Canadian discount department store chain

Fields Stores Ltd. is a Canadian discount store company owned by FHC Holdings, with 67 locations in British Columbia, Alberta, Saskatchewan, Manitoba, and the Northwest Territories.

== History ==
The first Fields store was established in Vancouver in 1950 by the chain's founders, Joseph Segal and Saul "Sonny" Wosk. From there, Fields grew to eight stores by the time it opened a store at Capilano Mall in North Vancouver in 1968, continuing to expand across British Columbia into the 1970s with the acquisitions of several regional retailers (including several small HBC stores in smaller towns). In 1972, Fields purchased a subsidiary chain of hardware stores called Marshall Wells, and after further expansion into Alberta and Saskatchewan, it acquired majority ownership of the Zellers chain in 1976. Zellers would reverse the takeover a few months later and make Fields and Marshall Wells into its subsidiaries, all of which were partly acquired by the Hudson's Bay Company (HBC) in 1978, and fully owned by 1981. Marshall Wells was sold by HBC in 1985, and Fields was moved from a Zellers subsidiary into a full division of HBC in 1988.
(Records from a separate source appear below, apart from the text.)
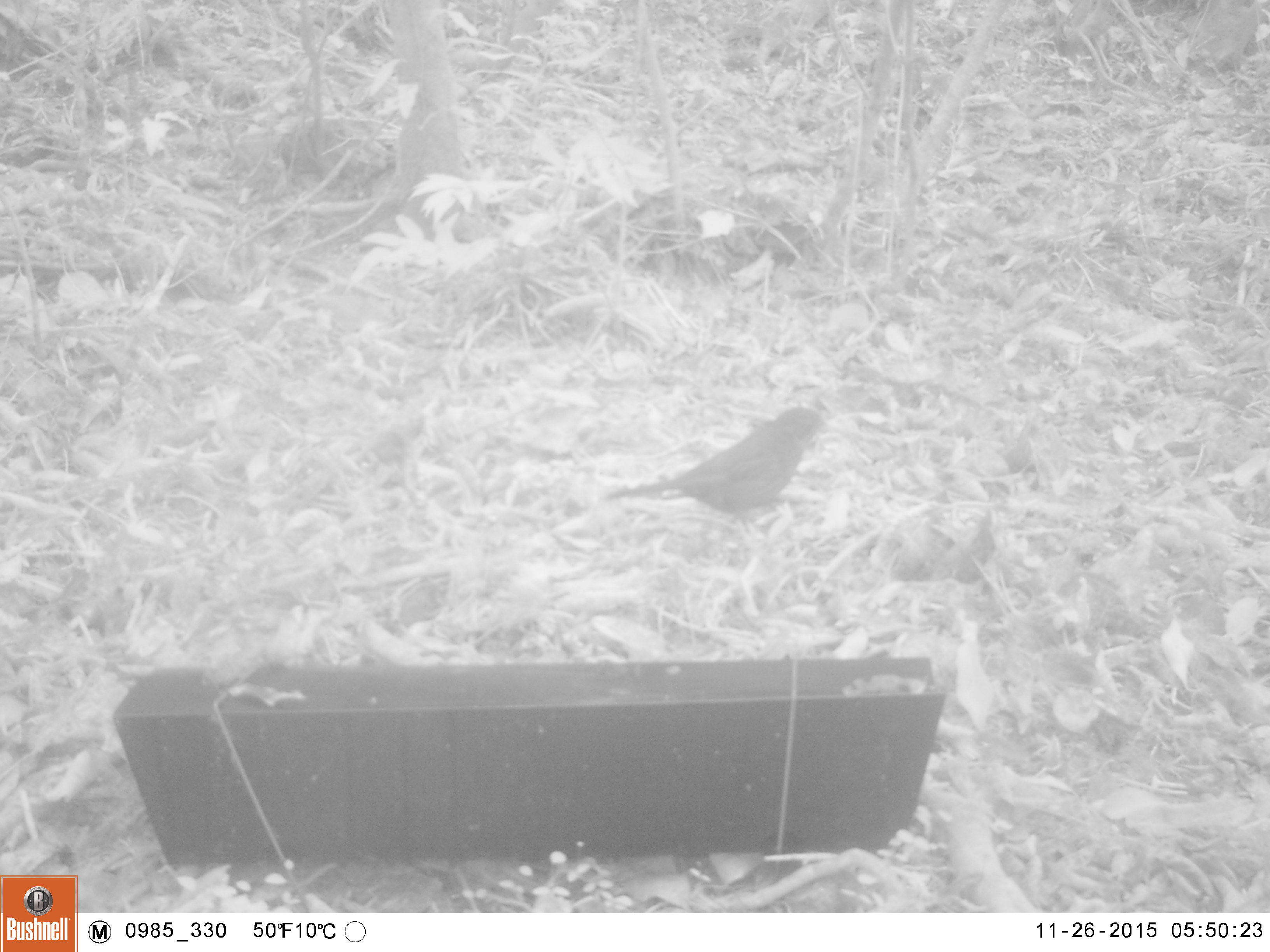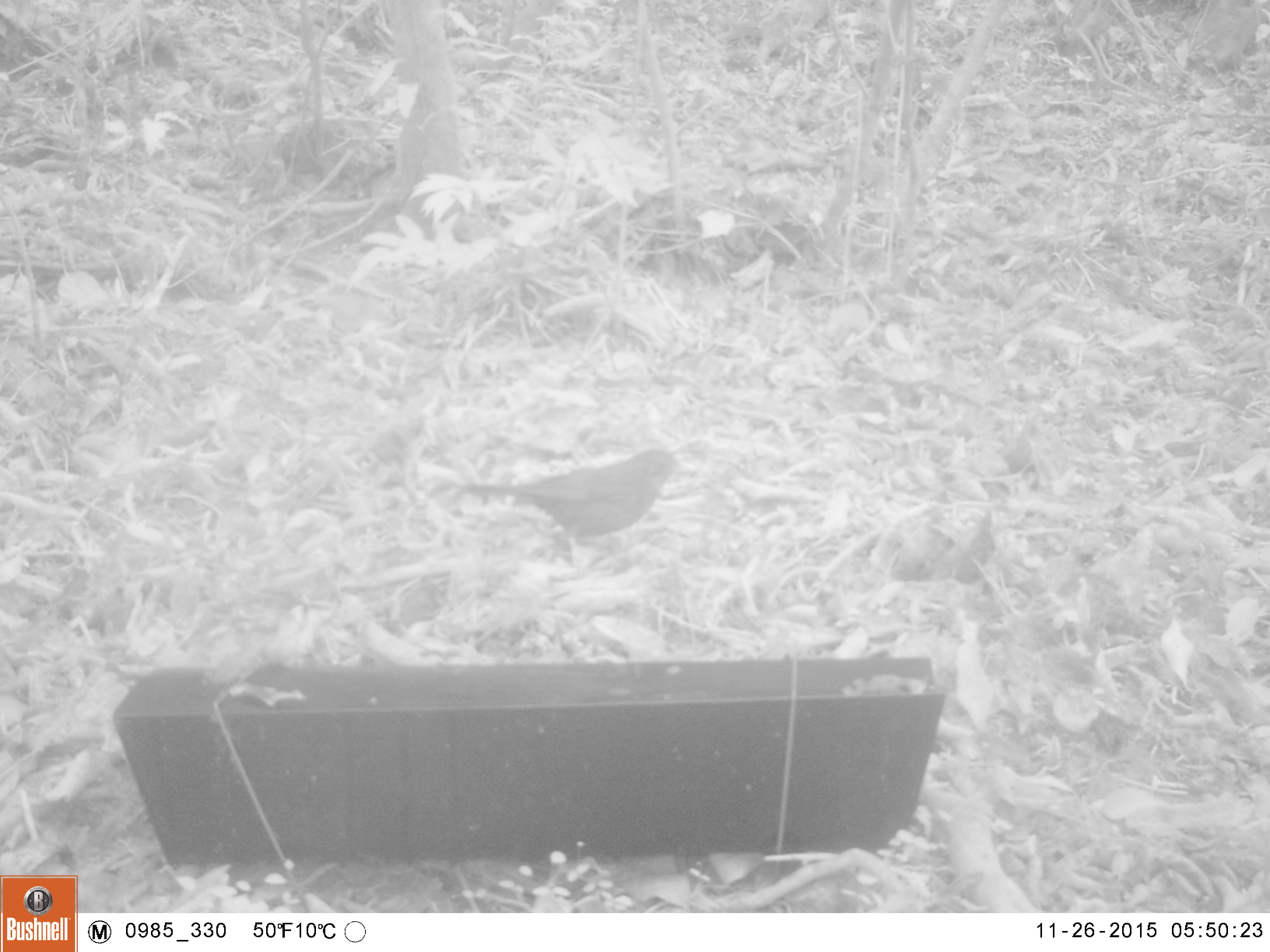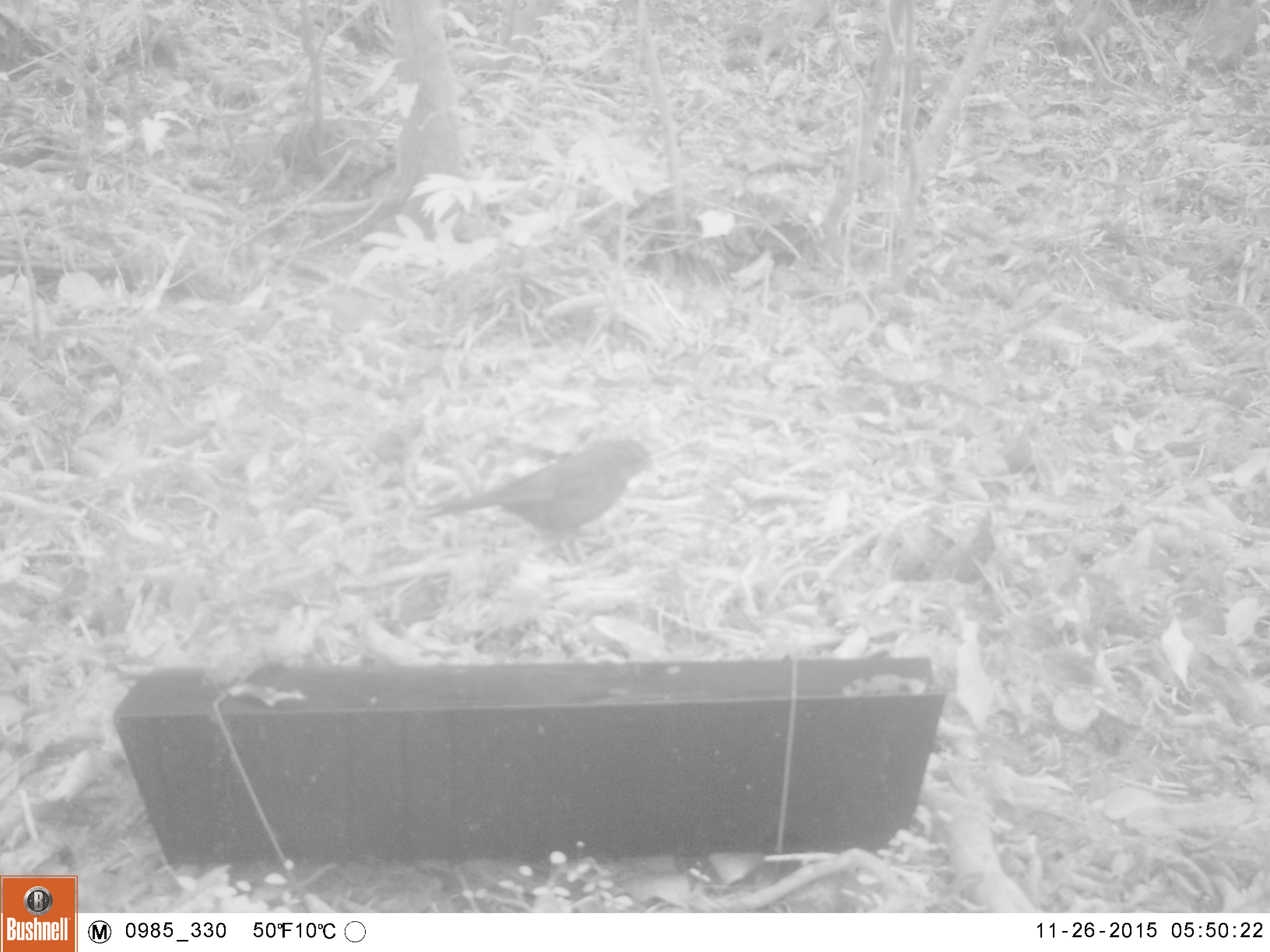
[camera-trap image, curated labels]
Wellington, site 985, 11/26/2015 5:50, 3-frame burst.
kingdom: Animalia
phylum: Chordata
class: Aves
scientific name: Aves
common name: bird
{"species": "bird (Aves)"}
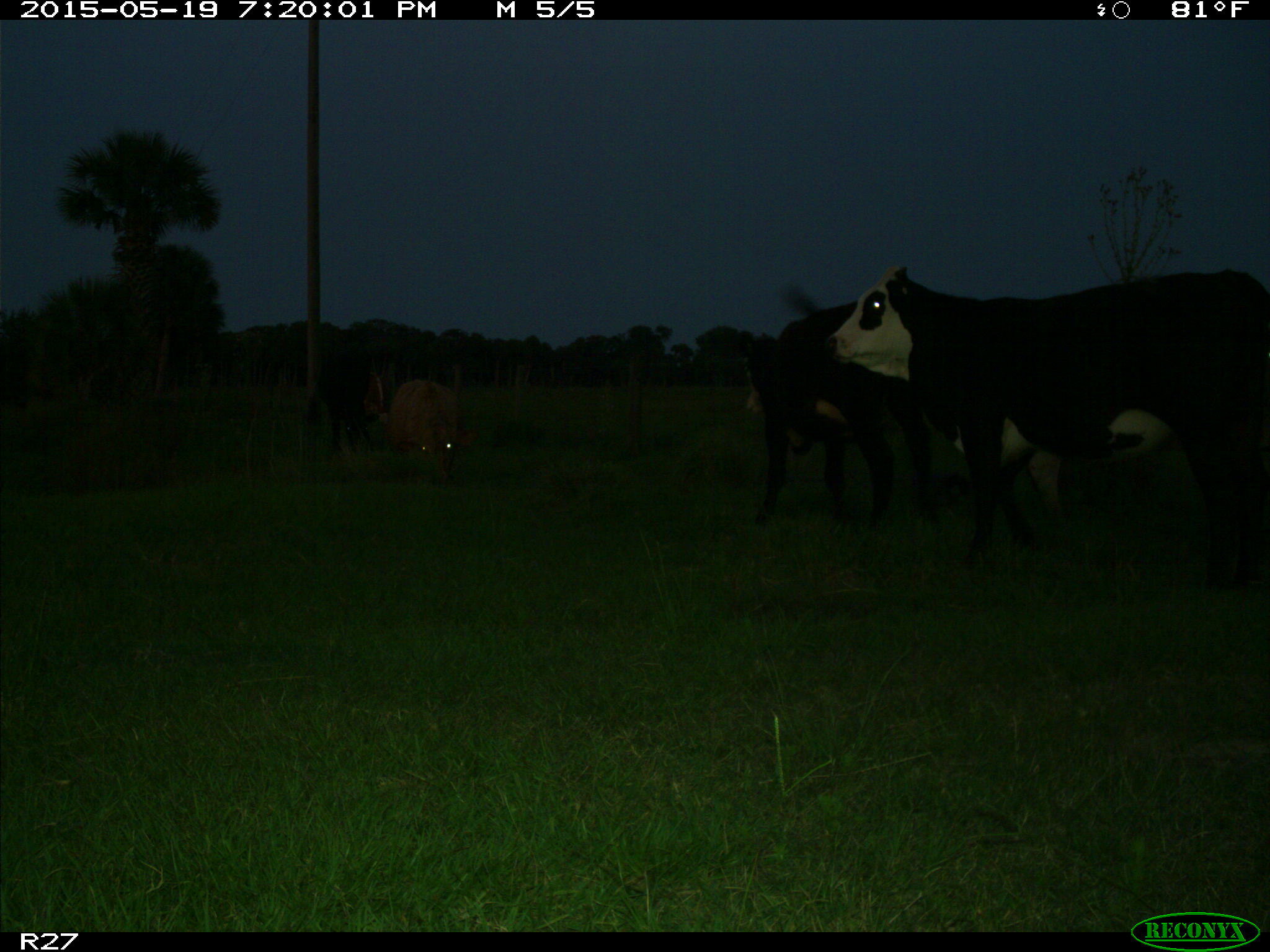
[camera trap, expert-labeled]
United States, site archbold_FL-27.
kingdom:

In contrast with the much larger Zellers stores, the Fields division was intended to be a small format, extreme value retail chain for rural and urban Canadian communities. Hudson's Bay Company announced an aggressive expansion strategy for Fields, adding 53 new stores in 2006–2007, with another 35 locations planned for 2008. Over the next several years, HBC planned on opening around 800 new stores across Canada. New locations featured the successful Fields "Mini Mart" concept.

In December 2011, HBC announced that Fields stores would cease operations, beginning February 2012 in Ontario where 26 stores closed. The remaining 141 stores were also announced to close in phases throughout the year ending in the Fall of 2012. But on May 1, 2012, a company called FHC Holdings Ltd. announced that it had purchased 57 Fields stores in British Columbia, Alberta, Saskatchewan, Manitoba and the Northwest Territories from HBC with the intent of keeping those stores open. The company also operates discount closeout stores under the brand McFrugalʼs.